**Görev talebi 1:**
“Kifayetsiz muhterisler” başlıklı yazıya göre aşağıdaki soruları yanıtlayın.
(a) Beklenmedik ölçüde tırmanışa geçen nedir?
(b) Yazar, hiçbir özelliği, bilgi birikimi ve deneyimi olmadan aday olanların çıkışlarına ne ad veriyor?
(c) Psikiyatri uzmanı teorisini ne kadar zaman önce ortaya atmış?
**Görev talebi 2:**
“Kifayetsiz muhterisler” başlıklı yazıda “Kifayetsiz muhterisler” sözlerinden “Biz bu çıkışlara...” sözlerine kadar uzanan bölümü düzenleyin: “genel seçim” yerine “yerel seçim” yazarak yeniden verin.
**Görev talebi 3:**
“Kifayetsiz muhterisler” başlıklı yazıyı, gösterilen son cümlenin ardından sürdürün.

**Belge alıntısı:**
********************

Kifayetsiz muhterisler

Değerli okurlar, genel seçim yaklaştı. Aday enflasyonu beklenmedik ölçüde tırmanışa geçti. Belli görevlere gelmeyi hak edenler olduğu gibi, hiçbir özelliği, bilgi birikimi ve deneyimi olmadan, oraya buraya aday olanlar da var. Biz bu çıkışlara...

Değerli

okurlar, genel seçim yaklaştı.

Aday enflasyonu beklenmedik ölçüde tırmanışa geçti.

Belli görevlere gelmeyi hak edenler olduğu gibi, hiçbir özelliği, bilgi birikimi ve deneyimi olmadan, oraya buraya aday olanlar da var.

Biz bu çıkışlara “Deli cesareti” diyoruz.

Aslında bu konu, bizim ahkam keseceğimiz cinsten değil.

Uzmanlık gerektirdiği için, bir uzmanın çok ilginç değerlendirmesini size olduğu gibi aktarmakla yetineceğiz.

Bir psikiyatri uzmanı, 10 yıl kadar önce bir teori ortaya atmış.

Şöyle:

“Cehalet, gerçek bilginin aksine, bireyin kendine olan güvenini artırır.”

********************

**Sağlanan veriler:**

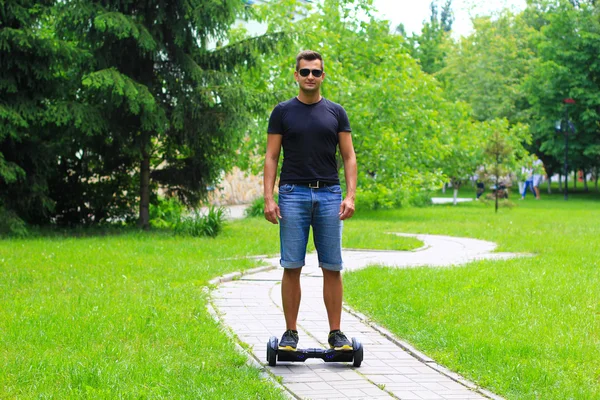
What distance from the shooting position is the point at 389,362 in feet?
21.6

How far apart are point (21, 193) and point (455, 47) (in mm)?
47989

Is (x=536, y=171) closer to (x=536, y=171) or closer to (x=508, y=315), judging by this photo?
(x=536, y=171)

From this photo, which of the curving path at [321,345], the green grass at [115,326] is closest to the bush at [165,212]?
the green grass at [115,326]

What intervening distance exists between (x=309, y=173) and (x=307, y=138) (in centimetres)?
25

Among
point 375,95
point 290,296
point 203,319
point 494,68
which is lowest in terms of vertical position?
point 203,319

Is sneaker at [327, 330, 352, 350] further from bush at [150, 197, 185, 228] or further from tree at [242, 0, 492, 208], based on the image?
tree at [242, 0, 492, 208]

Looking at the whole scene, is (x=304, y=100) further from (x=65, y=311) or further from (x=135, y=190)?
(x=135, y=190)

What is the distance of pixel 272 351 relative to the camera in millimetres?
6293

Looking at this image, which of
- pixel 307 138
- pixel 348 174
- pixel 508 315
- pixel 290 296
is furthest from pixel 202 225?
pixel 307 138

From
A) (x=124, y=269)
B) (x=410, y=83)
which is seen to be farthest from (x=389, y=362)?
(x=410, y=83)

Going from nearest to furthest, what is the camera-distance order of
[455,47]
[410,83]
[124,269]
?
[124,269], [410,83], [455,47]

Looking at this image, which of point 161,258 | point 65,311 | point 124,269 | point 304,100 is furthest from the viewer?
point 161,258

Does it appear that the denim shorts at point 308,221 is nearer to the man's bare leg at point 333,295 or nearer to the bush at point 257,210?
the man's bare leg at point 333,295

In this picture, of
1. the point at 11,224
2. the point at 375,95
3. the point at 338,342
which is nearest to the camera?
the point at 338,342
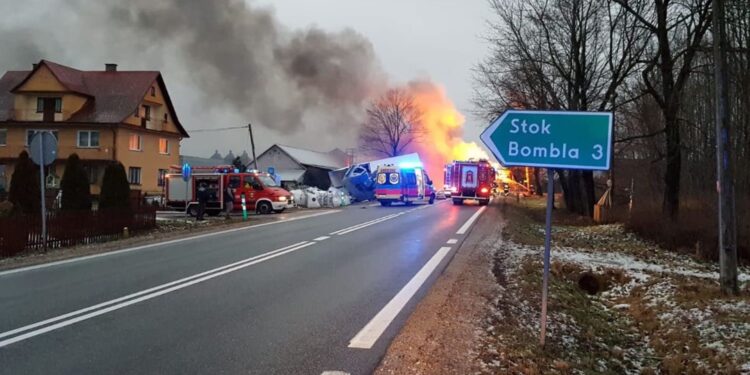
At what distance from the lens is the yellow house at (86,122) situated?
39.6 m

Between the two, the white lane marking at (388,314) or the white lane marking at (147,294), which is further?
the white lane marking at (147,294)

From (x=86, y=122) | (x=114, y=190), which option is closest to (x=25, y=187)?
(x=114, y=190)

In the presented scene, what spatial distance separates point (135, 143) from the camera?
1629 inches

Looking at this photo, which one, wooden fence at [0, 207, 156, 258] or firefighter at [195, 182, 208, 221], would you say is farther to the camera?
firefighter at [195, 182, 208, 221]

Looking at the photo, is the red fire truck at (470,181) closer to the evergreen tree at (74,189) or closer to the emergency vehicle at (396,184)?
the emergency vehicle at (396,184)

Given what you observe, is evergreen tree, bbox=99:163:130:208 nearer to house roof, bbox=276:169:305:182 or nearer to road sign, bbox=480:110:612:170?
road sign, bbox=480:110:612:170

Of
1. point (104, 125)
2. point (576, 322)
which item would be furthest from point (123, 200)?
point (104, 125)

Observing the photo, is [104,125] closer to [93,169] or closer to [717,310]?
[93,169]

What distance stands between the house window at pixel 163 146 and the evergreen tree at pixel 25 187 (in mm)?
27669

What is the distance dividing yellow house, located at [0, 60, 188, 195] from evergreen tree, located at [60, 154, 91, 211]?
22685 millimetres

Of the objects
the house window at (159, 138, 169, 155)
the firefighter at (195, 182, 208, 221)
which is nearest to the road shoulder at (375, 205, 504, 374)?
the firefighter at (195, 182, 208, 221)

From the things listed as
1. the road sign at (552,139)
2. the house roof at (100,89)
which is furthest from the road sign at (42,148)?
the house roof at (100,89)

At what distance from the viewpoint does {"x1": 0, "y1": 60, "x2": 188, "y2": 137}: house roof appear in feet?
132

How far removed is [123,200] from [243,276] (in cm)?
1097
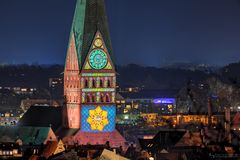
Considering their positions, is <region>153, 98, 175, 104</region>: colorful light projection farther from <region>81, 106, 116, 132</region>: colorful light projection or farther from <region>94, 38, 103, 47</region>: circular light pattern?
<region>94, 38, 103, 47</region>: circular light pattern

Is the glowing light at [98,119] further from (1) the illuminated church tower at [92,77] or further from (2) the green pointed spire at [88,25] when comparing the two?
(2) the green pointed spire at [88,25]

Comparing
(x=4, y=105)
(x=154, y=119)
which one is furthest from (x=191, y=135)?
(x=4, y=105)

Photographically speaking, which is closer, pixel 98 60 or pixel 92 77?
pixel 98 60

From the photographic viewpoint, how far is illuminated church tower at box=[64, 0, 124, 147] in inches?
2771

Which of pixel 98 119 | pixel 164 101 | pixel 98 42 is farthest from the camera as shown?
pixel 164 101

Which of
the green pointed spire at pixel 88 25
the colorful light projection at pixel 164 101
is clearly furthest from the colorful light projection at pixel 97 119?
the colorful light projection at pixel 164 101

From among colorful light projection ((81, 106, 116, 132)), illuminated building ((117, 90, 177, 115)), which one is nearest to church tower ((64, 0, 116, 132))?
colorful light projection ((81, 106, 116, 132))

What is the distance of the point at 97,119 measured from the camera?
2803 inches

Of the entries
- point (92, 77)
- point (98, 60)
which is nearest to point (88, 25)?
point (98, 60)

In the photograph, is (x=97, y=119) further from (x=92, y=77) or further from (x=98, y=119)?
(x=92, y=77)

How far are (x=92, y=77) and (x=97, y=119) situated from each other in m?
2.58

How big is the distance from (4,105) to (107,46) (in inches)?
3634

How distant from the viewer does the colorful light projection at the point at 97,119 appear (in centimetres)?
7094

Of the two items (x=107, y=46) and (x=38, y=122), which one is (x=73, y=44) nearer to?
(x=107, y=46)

********************

**Yanıt 1:**
(a) Aday enflasyonu.
(b) “Deli cesareti”.
(c) 10 yıl kadar önce.

**Yanıt 2:**
Kifayetsiz muhterisler

Değerli okurlar, yerel seçim yaklaştı. Aday enflasyonu beklenmedik ölçüde tırmanışa geçti. Belli görevlere gelmeyi hak edenler olduğu gibi, hiçbir özelliği, bilgi birikimi ve deneyimi olmadan, oraya buraya aday olanlar da var. Biz bu çıkışlara...

**Yanıt 3:**
Bunun üzerine bir araştırma başlatıldı.

Fizyolojik ve zihinsel alanda yapılan çeşitli uygulamaların sonucunda şu bulgulara ulaşıldı.

-Niteliksiz insanlar ne ölçüde niteliksiz olduklarını fark edemezler.

-Niteliklerini abartma eğilimindedirler.

-Gerçekten nitelikli insanların niteliklerini görüp anlamaktan da acizdirler.

-İşinde çok iyi olduğuna yürekten inanan ‘yetersiz’ kişi, kendini ve yaptıklarını övmekten, her işte öne çıkmaktan ve aslında yapamayacağı işlere talip olmaktan hiçbir rahatsızlık duymaz! Aksine her şeyin hakkı olduğunu düşünür!

-Ancak bu ‘cahillik ve haddini bilmeme’ karışımı mesleki açıdan müthiş bir itici güç oluşturur.

-‘Eksiler’ kariyer açısından ‘artıya’ dönüşür. Sonuçta, ‘kifayetsiz muhterisler’ her zaman ve her yerde daha hızlı yükselirler…

Bu arada, gerçekten bilgili ve yetenekli insanlar çalışma hayatında ‘fazla alçakgönüllü' davranarak öne çıkmaz, yüksek görevlere kendiliklerinden talip olmaz, kıymetlerinin bilinmesini beklerler.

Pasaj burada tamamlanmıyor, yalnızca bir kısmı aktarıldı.